Genomic Analysis of Monkeypox Virus During the 2023 Epidemic in Korea

- ¹Korea Disease Control and Prevention Agency, Cheongju, Korea.
- ²Division of Infectious Diseases, Department of Internal Medicine, National Medical Center, Seoul, Korea.
- ³Public Health Research Institute, National Medical Center, Seoul, Korea.
Address for Correspondence: Yoon-Seok Chung, PhD. Division of High‐Risk Pathogens, Bureau of Infectious Disease Diagnosis Control, Korea Disease Control and Prevention Agency, 187 Osongsaengmyeong 2-ro, Osong-eup, Heungdeok-gu, Cheongju 28159, Republic of Korea. Email: [email protected]

Address for Correspondence: BumSik Chin, MD, PhD. Division of Infectious Diseases, Department of Internal Medicine, National Medical Center, Research Building R615, 245 Eulji-ro, Jung-gu, Seoul 04564, Republic of Korea. Email: [email protected]

^*Chi-Hwan Choi and Minji Lee contributed equally to this work.

Received January 02, 2024; Accepted April 22, 2024.
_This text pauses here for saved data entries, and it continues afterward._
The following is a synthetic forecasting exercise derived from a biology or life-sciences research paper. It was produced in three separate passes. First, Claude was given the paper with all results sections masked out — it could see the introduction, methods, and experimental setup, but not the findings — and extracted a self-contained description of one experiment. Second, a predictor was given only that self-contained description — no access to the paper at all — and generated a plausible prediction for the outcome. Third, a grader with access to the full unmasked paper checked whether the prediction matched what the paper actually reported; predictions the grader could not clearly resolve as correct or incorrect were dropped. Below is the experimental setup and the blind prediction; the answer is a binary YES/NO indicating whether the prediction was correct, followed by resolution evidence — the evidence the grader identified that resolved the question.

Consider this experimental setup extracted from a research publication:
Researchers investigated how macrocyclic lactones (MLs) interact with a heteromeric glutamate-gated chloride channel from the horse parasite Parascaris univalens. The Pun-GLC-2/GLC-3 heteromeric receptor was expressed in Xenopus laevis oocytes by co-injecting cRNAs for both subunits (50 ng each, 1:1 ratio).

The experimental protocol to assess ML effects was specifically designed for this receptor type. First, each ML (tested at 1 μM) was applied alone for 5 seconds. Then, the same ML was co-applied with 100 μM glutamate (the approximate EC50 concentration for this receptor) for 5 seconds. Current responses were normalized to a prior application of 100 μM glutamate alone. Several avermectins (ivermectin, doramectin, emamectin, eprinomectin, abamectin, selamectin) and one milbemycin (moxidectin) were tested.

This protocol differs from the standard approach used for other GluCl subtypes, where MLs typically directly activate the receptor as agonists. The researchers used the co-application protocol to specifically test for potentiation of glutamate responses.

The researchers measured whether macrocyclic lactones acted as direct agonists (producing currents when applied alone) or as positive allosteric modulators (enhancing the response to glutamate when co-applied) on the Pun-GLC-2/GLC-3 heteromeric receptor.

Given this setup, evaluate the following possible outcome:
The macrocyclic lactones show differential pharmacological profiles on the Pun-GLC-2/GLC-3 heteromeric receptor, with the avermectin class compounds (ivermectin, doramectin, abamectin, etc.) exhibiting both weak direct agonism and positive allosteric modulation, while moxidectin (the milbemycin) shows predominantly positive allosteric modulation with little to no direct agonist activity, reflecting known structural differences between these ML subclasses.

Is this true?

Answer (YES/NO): NO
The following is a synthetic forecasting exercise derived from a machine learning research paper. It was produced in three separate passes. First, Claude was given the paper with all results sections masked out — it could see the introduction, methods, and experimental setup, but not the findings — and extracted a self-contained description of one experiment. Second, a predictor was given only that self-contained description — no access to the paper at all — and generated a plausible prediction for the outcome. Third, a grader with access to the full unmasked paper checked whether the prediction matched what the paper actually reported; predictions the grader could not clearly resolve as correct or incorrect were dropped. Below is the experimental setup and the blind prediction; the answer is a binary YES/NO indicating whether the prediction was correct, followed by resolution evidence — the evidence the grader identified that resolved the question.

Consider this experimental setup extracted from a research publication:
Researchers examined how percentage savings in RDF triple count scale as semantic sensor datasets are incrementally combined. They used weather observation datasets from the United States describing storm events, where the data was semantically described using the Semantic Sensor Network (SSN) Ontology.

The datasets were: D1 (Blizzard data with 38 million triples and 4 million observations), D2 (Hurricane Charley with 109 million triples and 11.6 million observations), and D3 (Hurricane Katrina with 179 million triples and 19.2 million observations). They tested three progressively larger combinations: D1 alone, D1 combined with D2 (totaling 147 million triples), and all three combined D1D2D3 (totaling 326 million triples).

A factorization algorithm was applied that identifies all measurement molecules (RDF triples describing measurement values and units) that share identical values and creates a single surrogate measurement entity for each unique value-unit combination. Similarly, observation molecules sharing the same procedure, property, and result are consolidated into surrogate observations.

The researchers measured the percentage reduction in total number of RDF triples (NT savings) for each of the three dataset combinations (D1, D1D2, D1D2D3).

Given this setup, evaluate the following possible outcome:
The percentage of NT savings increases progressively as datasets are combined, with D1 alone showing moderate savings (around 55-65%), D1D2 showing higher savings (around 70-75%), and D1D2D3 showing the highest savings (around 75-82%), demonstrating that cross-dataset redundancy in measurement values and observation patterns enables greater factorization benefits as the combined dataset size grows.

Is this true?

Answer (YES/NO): NO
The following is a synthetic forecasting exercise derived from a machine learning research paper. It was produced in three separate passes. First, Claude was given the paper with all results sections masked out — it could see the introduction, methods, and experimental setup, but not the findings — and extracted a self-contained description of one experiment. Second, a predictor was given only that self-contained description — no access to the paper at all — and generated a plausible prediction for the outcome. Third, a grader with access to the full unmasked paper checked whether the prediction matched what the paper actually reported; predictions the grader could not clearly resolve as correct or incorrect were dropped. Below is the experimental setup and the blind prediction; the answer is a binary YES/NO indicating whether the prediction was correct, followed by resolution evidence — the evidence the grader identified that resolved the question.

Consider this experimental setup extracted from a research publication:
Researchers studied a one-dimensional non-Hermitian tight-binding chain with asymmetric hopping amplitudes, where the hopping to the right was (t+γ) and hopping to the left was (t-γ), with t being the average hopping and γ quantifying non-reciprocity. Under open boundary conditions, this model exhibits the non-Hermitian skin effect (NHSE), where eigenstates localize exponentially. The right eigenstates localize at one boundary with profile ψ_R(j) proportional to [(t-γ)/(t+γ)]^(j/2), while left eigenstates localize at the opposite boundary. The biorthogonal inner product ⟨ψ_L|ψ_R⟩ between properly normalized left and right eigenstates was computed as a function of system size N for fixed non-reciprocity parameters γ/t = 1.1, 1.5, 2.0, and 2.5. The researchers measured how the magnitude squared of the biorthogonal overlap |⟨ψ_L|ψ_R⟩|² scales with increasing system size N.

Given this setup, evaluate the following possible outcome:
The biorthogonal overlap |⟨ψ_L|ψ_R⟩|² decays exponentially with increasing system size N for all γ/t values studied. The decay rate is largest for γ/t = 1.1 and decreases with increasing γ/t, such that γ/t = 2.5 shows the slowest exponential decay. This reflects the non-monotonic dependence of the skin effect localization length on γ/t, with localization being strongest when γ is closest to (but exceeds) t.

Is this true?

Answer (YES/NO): NO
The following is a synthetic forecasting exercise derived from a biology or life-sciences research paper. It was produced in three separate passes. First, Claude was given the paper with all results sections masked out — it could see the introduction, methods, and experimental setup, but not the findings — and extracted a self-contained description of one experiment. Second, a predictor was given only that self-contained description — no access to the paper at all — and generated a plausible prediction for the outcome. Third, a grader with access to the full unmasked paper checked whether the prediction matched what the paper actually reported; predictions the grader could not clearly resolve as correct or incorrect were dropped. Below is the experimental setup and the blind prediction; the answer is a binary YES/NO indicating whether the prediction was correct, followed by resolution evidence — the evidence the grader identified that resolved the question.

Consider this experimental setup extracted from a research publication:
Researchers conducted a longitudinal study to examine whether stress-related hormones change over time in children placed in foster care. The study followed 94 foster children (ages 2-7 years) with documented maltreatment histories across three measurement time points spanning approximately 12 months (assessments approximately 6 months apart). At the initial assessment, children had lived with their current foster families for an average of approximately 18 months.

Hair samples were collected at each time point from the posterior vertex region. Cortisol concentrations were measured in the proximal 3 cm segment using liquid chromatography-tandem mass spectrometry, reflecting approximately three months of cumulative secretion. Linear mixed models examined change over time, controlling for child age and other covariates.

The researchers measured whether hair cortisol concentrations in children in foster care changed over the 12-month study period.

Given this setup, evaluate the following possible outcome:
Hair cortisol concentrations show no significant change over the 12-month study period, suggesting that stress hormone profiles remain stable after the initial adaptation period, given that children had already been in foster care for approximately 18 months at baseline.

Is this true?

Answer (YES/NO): YES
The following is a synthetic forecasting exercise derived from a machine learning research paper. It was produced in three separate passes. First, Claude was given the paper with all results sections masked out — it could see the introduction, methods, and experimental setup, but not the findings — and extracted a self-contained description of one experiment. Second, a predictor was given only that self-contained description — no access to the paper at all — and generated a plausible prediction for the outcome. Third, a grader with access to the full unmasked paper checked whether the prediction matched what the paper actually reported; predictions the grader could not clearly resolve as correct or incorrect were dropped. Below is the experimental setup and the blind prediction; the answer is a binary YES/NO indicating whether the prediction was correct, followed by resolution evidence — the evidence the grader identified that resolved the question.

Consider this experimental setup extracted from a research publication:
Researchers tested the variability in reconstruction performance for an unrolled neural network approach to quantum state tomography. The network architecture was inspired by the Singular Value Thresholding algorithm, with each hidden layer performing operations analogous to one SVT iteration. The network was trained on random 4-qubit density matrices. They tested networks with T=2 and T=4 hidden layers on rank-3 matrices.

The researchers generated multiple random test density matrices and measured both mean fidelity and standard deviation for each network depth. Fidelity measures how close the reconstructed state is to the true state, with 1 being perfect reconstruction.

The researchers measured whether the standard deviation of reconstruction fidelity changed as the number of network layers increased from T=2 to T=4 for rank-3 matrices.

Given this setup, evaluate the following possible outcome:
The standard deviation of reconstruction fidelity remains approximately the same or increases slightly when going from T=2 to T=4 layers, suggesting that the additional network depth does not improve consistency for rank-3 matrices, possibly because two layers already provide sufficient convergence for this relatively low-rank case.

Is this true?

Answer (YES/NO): NO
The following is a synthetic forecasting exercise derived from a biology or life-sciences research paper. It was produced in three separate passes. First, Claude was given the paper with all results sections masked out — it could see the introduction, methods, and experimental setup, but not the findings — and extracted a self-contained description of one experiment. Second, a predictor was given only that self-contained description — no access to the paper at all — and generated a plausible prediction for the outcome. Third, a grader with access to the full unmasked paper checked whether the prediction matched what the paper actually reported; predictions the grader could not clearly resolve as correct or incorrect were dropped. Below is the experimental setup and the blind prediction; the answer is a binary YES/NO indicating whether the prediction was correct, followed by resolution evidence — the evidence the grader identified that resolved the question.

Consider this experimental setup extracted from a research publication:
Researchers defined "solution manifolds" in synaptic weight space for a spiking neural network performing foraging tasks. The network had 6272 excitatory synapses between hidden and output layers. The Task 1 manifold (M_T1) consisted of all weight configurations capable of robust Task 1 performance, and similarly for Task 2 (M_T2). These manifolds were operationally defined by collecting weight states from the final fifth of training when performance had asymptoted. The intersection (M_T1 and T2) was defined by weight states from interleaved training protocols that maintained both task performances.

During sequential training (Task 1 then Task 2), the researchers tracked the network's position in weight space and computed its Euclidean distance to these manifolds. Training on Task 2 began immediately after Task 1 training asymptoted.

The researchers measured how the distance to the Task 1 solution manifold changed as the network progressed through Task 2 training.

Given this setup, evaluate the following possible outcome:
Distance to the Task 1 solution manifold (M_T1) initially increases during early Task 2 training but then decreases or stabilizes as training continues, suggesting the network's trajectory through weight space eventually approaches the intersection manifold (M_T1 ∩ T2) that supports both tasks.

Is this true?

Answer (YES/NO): NO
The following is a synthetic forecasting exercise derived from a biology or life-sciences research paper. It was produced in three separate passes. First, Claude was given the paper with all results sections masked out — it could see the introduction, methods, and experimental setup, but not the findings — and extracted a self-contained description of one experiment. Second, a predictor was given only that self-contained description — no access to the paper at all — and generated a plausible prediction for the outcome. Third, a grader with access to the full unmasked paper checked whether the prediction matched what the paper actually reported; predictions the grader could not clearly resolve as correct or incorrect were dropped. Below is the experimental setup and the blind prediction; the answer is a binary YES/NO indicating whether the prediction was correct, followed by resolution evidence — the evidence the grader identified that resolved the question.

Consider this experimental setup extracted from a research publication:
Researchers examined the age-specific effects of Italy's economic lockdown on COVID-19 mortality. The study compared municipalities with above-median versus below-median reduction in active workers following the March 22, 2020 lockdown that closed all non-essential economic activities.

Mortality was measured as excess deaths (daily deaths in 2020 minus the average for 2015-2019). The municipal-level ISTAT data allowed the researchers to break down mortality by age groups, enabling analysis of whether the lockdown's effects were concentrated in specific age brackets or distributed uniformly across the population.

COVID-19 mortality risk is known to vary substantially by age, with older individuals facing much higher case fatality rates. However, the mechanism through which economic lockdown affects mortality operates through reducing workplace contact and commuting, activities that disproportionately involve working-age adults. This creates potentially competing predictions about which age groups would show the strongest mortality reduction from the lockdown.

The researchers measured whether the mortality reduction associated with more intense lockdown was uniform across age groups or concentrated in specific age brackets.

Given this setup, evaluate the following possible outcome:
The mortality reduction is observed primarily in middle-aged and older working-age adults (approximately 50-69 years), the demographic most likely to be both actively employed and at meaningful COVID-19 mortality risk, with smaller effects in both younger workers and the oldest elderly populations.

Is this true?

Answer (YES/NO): NO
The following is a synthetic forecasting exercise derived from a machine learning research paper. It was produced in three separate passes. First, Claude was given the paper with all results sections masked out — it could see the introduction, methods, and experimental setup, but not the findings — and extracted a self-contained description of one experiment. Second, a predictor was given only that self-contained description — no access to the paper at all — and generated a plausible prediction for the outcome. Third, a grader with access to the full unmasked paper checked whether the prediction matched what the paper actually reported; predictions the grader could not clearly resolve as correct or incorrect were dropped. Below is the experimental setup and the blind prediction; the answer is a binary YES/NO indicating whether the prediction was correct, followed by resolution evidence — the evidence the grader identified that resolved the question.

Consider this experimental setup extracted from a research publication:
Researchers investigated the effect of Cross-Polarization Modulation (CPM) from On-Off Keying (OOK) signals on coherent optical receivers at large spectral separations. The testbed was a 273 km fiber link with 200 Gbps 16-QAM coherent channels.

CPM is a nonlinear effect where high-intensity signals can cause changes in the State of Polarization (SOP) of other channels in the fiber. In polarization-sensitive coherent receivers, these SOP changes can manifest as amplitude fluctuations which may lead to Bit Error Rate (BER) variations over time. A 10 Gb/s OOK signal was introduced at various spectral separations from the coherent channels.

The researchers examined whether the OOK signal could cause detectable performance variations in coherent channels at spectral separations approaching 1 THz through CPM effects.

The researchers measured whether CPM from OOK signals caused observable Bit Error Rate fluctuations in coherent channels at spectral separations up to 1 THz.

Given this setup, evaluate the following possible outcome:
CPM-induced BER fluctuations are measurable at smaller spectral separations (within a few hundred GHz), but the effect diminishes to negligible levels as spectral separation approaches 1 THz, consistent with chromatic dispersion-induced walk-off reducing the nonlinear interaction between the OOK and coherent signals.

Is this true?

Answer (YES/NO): NO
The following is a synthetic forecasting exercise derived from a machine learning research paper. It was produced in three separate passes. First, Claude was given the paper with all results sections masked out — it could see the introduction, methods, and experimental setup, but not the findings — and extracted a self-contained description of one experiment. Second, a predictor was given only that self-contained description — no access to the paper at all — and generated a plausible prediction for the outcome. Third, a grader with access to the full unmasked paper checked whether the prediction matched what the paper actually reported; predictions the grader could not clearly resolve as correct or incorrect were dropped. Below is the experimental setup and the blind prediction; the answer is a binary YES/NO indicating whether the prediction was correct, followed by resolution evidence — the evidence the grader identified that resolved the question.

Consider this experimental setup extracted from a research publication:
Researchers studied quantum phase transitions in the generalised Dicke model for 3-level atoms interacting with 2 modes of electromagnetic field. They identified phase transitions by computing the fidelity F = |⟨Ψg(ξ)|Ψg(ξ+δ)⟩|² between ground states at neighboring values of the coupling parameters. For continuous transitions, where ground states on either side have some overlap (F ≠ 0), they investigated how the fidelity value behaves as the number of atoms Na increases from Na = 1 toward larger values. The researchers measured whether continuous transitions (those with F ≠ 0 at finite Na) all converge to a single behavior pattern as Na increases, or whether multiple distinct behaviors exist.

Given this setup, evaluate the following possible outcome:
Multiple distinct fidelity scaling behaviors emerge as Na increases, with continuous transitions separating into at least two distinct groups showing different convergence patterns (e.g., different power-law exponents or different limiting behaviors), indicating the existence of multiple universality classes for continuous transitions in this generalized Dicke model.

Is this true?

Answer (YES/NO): YES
This is an Open Access article distributed under the terms of the Creative Commons Attribution Non-Commercial License (https://creativecommons.org/licenses/by-nc/4.0/) which permits unrestricted non-commercial use, distribution, and reproduction in any medium, provided the original work is properly cited.

Abstract

We aimed to characterize the genomes of monkeypox virus isolates from the Far East, providing insights into viral transmission and evolution. Genomic analysis was conducted on 8 isolates obtained from patients with monkeypox virus disease in the Republic of Korea between May 2022 and early 2023. These isolates were classified into Clade IIb. Distinct lineages, including B.1.1, A.2.1, and B.1.3, were observed in 2022 and 2023 isolates, with only the B.1.3 lineage detected in six isolates of 2023. These genetic features were specific to Far East isolates (the Republic of Korea, Japan, and Taiwan), distinguishing them from the diverse lineages found in the Americas, Europe, Africa, and Oceania. In early 2023, the prevalence of the B.1.3 lineage of monkeypox virus identified in six patients with no overseas travel history is considered as an indicator of the potential initiation of local transmission in the Republic of Korea.

Graphical Abstract

Keywords

Mpox; Monkeypox Virus; Genomic Analysis

The 2022 monkeypox disease (mpox) pandemic, a re-emerging infectious disease, posed a significant challenge to global health. Between May 2022 and April 2023, 87 277 confirmed cases and 128 fatalities were reported globally.1 The outbreak predominantly affected America and Europe, with 67 064 and 25 602 cases, respectively. Cases were also reported in Asia (n = 631), Oceania (n = 188), and Africa (n = 1,617).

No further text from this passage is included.